+++ Document segment +++

Books on Japan: Japanese Manga
Japanese Manga 2
translated by Frederik L. Schodt
Shirow's legendary manga went on to become a legendary film that
took the anime world by storm in 1995. Originally published in Japanese
in 1991, Shirow's masterpiece was released in English and Japanese
in 2002. It is as close to "cinema" as it is possible to get
on paper. The color illustrations are stunning. The text, translated by
Frederik L. Schodt, crackles off the page. The story begins in 2029 in
New Port City; the setting is (an idealized version of) Kyoto meets Shinjuku
meets futuristic Tokyo. The plotline is a thinly veiled attack on the
Japanese government. (Shirow would disagree: "In The Ghost in
the Shell politics aren't the main theme" However,
the text would seem to suggest otherwise.)
The "shell" refers to bodies that are both artificial and organic, and the "ghost" refers to individual identity. The story revolves around a very advanced computer program, which attains self-consciousness and independence. It moves freely through the Internet, becoming known as the Puppet Master, "the greatest hacker of all time."
Humans coexist with cyborgs, who are part human, part machine, and part computer. The Puppet Master describes itself as "a living, thinking entity who was created in the sea of information.'' It was once a real person but was fooled into entering a cyborg - and at that point was murdered. Now it exists solely in cyberspace and is in search of another real body.

+++

Reproduce the manga review in full, word for word. The records are separate material, unrelated to the manga review.

+++ Dataset content +++

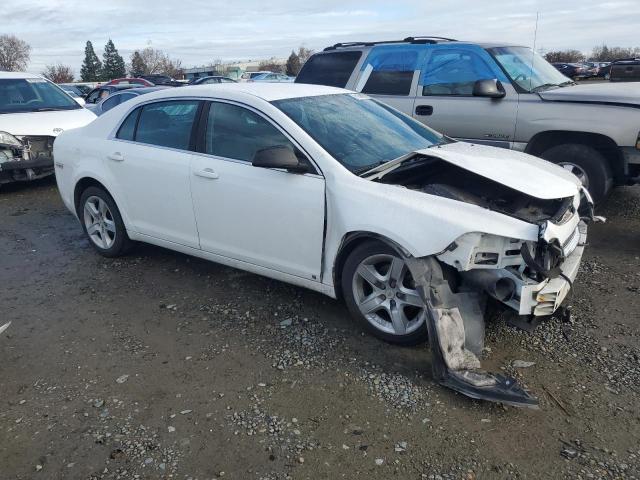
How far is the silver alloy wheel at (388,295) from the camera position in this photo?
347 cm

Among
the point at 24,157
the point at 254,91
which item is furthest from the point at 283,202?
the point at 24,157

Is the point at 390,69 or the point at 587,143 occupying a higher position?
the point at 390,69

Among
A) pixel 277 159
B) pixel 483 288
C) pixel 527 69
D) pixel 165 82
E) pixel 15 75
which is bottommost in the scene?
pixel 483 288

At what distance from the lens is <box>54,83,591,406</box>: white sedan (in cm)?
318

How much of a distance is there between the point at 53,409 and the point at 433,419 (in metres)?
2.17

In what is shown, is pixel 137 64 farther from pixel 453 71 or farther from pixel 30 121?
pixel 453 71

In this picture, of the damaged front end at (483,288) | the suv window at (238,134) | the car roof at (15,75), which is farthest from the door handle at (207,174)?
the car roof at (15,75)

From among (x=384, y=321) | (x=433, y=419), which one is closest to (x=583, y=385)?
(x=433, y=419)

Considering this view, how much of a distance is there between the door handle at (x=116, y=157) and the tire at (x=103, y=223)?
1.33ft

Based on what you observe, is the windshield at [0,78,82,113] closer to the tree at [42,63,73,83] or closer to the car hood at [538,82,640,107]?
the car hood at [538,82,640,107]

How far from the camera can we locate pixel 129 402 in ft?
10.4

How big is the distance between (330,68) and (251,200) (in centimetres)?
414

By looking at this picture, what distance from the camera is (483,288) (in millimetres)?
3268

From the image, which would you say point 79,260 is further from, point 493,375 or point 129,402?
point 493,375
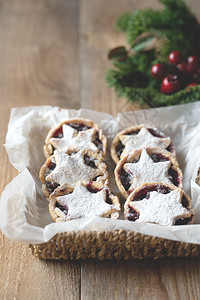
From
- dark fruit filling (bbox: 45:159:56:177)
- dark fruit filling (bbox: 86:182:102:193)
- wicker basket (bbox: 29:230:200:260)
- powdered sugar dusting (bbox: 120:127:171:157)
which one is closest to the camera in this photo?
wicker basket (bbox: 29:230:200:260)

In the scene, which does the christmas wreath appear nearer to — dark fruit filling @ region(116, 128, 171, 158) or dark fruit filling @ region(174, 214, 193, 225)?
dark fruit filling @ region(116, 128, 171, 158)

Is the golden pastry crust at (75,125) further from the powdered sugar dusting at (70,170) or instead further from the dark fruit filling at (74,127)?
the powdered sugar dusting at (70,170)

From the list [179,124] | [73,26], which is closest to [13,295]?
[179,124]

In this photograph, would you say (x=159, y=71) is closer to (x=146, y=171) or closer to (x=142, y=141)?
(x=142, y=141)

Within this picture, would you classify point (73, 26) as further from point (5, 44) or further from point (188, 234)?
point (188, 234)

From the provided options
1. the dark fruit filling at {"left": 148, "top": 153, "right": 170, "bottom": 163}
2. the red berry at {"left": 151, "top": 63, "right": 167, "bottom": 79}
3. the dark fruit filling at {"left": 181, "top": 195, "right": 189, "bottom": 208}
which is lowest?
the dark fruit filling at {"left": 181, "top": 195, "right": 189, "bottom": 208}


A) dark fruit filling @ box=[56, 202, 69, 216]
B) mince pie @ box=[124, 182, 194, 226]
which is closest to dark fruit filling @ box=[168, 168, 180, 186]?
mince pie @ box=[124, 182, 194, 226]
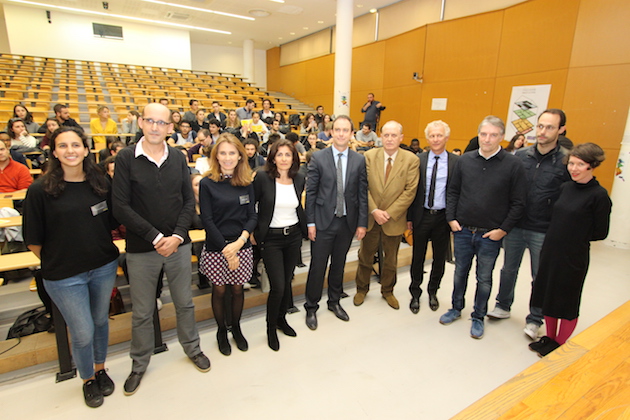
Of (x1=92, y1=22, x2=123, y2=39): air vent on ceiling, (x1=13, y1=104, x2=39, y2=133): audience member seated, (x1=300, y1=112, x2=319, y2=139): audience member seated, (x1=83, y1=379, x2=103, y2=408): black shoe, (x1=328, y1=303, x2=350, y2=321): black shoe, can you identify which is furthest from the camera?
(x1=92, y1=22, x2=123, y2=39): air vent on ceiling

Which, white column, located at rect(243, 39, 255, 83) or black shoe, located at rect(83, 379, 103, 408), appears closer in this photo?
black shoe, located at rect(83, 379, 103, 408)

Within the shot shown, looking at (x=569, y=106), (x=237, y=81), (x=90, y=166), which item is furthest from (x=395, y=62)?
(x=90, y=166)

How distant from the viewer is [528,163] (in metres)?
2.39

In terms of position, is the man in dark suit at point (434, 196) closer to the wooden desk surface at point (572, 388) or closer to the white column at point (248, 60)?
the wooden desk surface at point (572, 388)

+++
+++ Dataset content +++

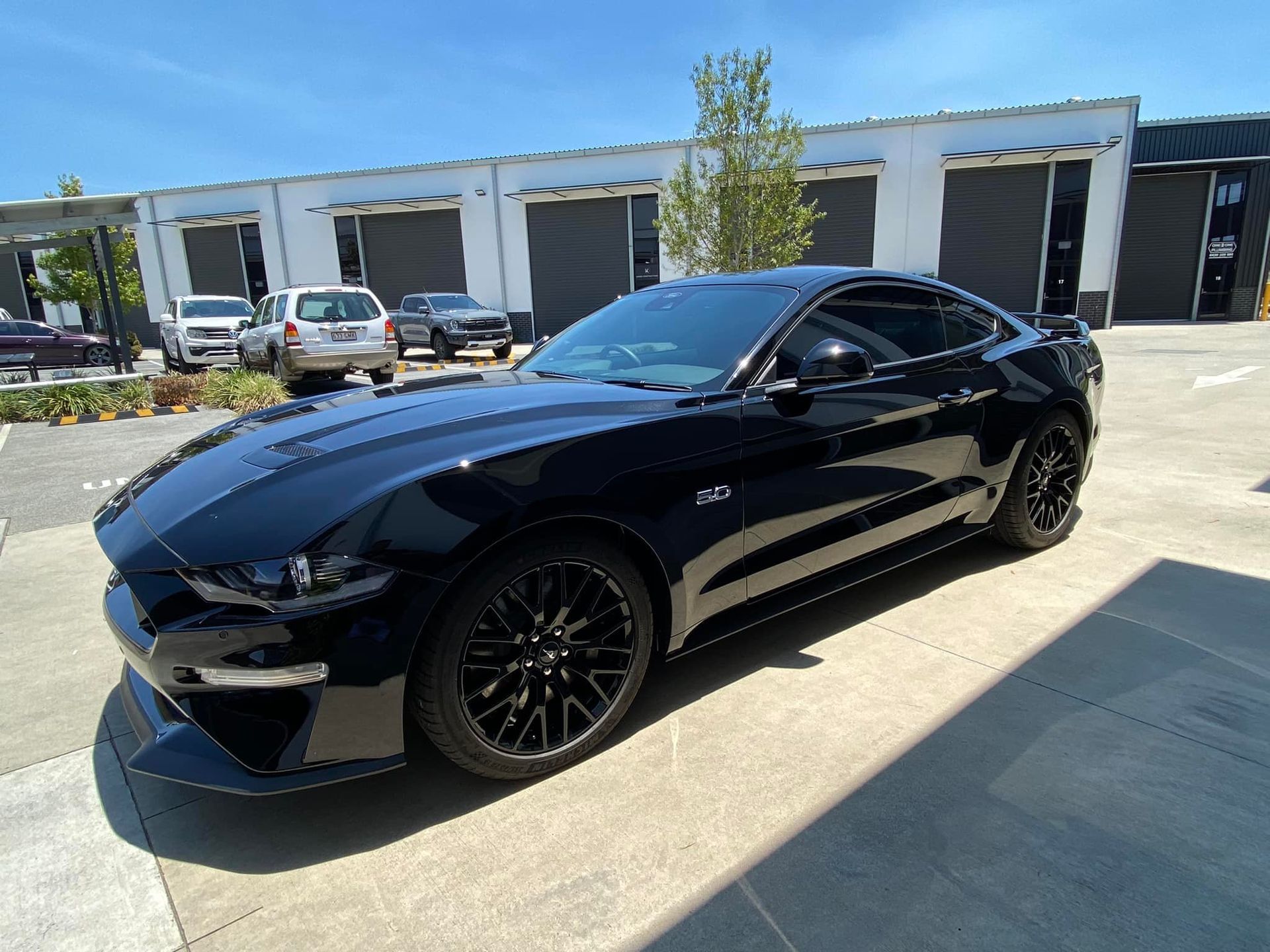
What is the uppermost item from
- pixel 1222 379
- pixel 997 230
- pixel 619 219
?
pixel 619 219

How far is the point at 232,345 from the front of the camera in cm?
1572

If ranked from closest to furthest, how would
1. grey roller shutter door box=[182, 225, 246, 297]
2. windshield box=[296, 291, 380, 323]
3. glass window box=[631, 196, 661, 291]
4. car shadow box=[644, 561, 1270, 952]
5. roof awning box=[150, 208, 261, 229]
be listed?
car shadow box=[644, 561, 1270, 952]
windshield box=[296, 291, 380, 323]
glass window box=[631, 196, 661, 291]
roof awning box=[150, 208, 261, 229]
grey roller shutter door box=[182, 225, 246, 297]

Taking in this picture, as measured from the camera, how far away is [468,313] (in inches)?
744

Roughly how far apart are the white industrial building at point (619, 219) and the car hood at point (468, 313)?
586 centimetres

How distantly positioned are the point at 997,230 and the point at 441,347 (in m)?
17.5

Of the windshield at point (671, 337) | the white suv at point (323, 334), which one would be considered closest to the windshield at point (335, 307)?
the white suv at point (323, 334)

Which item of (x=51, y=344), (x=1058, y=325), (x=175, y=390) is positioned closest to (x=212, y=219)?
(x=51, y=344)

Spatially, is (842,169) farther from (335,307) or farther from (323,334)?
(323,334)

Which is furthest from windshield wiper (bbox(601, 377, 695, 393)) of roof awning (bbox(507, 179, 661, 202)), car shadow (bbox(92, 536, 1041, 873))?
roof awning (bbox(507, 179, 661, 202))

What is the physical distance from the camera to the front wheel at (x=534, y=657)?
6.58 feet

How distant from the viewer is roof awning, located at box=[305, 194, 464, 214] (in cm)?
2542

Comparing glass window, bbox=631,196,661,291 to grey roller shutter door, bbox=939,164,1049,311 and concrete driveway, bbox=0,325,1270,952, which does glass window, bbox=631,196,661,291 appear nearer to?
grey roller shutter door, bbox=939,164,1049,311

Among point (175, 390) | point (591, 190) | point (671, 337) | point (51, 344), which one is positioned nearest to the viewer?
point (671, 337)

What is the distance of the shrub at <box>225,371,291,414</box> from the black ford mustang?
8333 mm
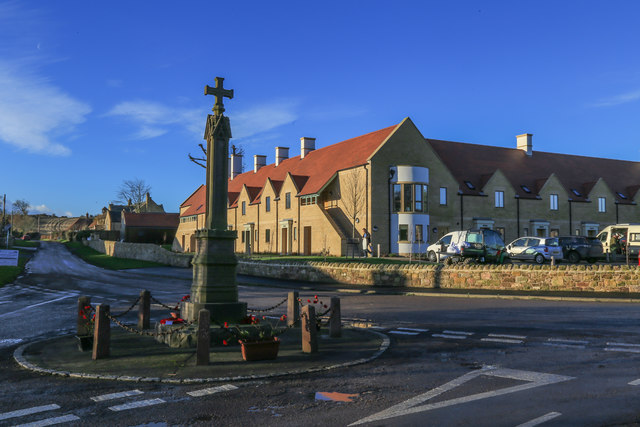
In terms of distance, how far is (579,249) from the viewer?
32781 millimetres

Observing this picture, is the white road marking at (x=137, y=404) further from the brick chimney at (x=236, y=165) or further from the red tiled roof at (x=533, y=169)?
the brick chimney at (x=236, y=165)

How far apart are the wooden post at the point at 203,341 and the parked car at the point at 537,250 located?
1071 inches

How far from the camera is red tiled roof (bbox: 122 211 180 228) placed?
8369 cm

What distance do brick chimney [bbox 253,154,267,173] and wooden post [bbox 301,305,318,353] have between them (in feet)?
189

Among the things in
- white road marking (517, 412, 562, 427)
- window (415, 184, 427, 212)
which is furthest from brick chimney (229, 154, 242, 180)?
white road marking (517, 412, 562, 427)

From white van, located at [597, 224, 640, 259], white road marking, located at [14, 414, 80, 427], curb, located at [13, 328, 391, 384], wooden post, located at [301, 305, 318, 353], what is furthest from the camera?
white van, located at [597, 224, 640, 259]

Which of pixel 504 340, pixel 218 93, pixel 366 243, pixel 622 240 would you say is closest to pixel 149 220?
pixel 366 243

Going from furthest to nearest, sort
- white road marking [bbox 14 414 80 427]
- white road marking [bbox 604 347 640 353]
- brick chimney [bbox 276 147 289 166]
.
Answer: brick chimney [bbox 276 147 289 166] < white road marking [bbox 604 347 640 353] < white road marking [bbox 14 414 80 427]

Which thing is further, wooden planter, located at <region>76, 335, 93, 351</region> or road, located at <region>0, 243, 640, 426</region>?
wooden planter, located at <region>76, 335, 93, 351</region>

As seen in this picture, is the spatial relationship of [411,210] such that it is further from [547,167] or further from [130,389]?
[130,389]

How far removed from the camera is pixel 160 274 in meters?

+++

Completed task:
Books on Japan: Japanese Manga
Japanese Manga 2
translated by Frederik L. Schodt
Shirow's legendary manga went on to become a legendary film that
took the anime world by storm in 1995. Originally published in Japanese
in 1991, Shirow's masterpiece was released in English and Japanese
in 2002. It is as close to "cinema" as it is possible to get
on paper. The color illustrations are stunning. The text, translated by
Frederik L. Schodt, crackles off the page. The story begins in 2029 in
New Port City; the setting is (an idealized version of) Kyoto meets Shinjuku
meets futuristic Tokyo. The plotline is a thinly veiled attack on the
Japanese government. (Shirow would disagree: "In The Ghost in
the Shell politics aren't the main theme" However,
the text would seem to suggest otherwise.)
The "shell" refers to bodies that are both artificial and organic, and the "ghost" refers to individual identity. The story revolves around a very advanced computer program, which attains self-consciousness and independence. It moves freely through the Internet, becoming known as the Puppet Master, "the greatest hacker of all time."
Humans coexist with cyborgs, who are part human, part machine, and part computer. The Puppet Master describes itself as "a living, thinking entity who was created in the sea of information.'' It was once a real person but was fooled into entering a cyborg - and at that point was murdered. Now it exists solely in cyberspace and is in search of another real body.